Non esiste nessuna ricerca seria, a livello nazionale, che abbia almeno quantificato, con criteri unitari che consentano confronti diacronici e sincronici, l’effettivo consumo di suolo, la sua dinamica, il suo effetto sull’ambiente e sulla vivibilità. I dati generali, di livello nazionale, che circolano sono totalmente inaffidabili. Essi si riferiscono o alla riduzione delle superfici agrarie (che non dipende solo dal consumo di suolo, ma anche dall’uscita dal mercato di aziende agricole e dalla rinaturalizzazione di aree marginali), oppure dalle rilevazioni satellitari. Queste si basano sull’impiego di un programma (Corine, COoRdination of INformation on the Environnement) , al quale sfuggono del tutto l’edificazione sparsa, i nuclei di abitazioni, le infrastrutture, le catene di capannoni e di casette[2].

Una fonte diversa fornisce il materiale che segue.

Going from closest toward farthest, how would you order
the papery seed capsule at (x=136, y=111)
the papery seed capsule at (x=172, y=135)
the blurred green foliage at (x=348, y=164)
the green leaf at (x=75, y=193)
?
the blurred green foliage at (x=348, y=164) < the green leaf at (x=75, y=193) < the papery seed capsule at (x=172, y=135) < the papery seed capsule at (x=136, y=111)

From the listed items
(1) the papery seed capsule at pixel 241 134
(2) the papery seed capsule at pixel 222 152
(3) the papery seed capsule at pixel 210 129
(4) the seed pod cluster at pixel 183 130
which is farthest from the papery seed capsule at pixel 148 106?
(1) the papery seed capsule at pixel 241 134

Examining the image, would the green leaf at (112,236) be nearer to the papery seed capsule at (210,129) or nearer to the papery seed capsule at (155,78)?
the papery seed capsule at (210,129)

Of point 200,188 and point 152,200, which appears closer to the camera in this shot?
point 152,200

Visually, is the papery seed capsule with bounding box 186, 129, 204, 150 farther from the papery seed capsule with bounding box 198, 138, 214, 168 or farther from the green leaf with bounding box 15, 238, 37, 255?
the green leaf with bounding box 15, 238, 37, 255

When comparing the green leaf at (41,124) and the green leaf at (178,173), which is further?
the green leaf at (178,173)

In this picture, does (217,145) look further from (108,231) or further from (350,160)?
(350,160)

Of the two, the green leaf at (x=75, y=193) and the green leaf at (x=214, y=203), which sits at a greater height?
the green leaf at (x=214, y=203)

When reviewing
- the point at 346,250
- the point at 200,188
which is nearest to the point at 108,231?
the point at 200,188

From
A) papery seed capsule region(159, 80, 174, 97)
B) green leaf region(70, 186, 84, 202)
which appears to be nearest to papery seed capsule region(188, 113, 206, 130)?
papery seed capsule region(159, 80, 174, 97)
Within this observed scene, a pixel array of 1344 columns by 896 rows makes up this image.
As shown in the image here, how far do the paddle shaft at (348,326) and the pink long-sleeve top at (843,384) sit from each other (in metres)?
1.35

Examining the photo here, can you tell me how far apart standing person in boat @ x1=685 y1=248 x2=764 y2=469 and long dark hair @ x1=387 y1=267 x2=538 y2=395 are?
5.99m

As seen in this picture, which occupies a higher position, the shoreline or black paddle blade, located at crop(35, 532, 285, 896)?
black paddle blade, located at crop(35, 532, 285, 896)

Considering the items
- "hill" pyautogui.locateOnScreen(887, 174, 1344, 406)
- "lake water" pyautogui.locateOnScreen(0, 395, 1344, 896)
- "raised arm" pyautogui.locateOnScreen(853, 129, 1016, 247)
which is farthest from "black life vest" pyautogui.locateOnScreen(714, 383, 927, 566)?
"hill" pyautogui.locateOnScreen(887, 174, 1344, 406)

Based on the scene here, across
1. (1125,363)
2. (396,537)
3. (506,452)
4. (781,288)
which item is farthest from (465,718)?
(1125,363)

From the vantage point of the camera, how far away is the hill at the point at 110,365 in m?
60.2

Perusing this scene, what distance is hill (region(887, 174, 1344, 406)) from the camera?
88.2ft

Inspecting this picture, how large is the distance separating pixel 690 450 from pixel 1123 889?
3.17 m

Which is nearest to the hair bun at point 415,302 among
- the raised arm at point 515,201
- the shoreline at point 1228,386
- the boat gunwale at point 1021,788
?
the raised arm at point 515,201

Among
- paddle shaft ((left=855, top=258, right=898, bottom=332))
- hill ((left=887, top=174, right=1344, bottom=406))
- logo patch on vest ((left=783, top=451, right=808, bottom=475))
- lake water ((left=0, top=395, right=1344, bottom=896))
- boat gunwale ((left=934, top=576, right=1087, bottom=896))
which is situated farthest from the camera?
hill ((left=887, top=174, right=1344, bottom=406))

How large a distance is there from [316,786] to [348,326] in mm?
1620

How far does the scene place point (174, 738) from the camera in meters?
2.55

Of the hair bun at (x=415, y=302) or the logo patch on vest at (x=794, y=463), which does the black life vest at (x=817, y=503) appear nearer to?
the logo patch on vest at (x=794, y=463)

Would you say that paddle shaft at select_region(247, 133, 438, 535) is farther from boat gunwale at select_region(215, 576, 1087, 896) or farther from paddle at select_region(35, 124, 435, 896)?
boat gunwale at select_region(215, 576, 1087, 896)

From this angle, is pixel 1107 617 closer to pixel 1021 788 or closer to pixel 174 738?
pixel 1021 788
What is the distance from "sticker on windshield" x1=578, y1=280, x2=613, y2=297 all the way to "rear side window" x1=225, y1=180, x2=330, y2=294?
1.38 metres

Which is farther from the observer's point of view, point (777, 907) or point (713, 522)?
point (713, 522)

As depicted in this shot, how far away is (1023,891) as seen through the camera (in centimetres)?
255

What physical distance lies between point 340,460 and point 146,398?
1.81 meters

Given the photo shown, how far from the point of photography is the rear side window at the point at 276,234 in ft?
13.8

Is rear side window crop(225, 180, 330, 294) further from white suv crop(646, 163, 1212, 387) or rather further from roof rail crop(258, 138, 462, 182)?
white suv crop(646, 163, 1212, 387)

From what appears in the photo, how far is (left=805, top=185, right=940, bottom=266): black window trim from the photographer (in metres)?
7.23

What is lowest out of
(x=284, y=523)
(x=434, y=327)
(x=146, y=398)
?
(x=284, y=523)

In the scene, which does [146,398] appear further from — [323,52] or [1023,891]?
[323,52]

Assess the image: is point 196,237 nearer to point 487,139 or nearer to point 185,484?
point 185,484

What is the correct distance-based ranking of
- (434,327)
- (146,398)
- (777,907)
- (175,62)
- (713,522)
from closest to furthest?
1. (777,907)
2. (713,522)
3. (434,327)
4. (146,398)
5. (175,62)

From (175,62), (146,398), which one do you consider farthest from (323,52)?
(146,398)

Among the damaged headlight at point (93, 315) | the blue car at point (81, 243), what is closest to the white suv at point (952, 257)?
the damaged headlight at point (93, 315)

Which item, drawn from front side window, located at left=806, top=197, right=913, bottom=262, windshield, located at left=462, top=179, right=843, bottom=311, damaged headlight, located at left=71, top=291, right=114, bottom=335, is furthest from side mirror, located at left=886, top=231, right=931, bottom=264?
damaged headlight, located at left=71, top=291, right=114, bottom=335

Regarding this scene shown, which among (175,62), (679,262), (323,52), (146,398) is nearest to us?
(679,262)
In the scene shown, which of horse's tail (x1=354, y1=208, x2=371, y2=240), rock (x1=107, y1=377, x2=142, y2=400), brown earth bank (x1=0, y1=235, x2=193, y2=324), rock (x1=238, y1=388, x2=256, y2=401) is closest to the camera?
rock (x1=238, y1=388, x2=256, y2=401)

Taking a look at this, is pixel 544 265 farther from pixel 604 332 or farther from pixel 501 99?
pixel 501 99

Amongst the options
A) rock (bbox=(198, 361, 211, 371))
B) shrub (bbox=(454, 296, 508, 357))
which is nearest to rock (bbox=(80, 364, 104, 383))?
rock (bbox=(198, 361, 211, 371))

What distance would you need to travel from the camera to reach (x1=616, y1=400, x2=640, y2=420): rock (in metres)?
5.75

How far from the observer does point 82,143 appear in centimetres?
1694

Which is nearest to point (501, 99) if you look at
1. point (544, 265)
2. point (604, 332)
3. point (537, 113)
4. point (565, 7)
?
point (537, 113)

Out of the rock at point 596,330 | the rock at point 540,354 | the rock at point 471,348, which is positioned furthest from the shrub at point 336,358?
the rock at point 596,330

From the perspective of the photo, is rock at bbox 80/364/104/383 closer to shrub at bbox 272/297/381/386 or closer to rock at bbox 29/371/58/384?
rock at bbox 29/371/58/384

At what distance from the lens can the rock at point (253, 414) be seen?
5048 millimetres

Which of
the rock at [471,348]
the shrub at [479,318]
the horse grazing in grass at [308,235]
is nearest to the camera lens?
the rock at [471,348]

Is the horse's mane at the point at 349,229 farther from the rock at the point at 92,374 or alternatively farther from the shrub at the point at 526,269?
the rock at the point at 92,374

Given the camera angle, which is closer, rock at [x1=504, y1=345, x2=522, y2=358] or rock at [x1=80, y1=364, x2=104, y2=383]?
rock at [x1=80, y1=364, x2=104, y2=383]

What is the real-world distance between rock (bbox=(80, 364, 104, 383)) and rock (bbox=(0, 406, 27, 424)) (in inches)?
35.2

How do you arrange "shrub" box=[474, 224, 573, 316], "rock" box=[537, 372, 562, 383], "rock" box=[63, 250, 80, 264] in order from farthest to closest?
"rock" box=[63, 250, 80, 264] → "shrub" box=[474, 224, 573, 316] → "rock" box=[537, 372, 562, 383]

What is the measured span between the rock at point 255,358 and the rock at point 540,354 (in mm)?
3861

La situazione è drammatica. E penso che cosa succederà quando misureremo l’effetto delle politiche più recenti, che continuano a stimolare un’attività edilizia completamente svincolata dai fabbisogni reali e finalizzata solo a valorizzate economicamente i terreni mediante l’impiego estensivo del mattone.
Quali spazi la campagna dovrebbe riconquistare nella città
Mi sembra che tre siano gli obiettivi più immediati, per chi voglia sperare che, anche in Italia, città e campagna ritrovino una convivenza e un’integrazione.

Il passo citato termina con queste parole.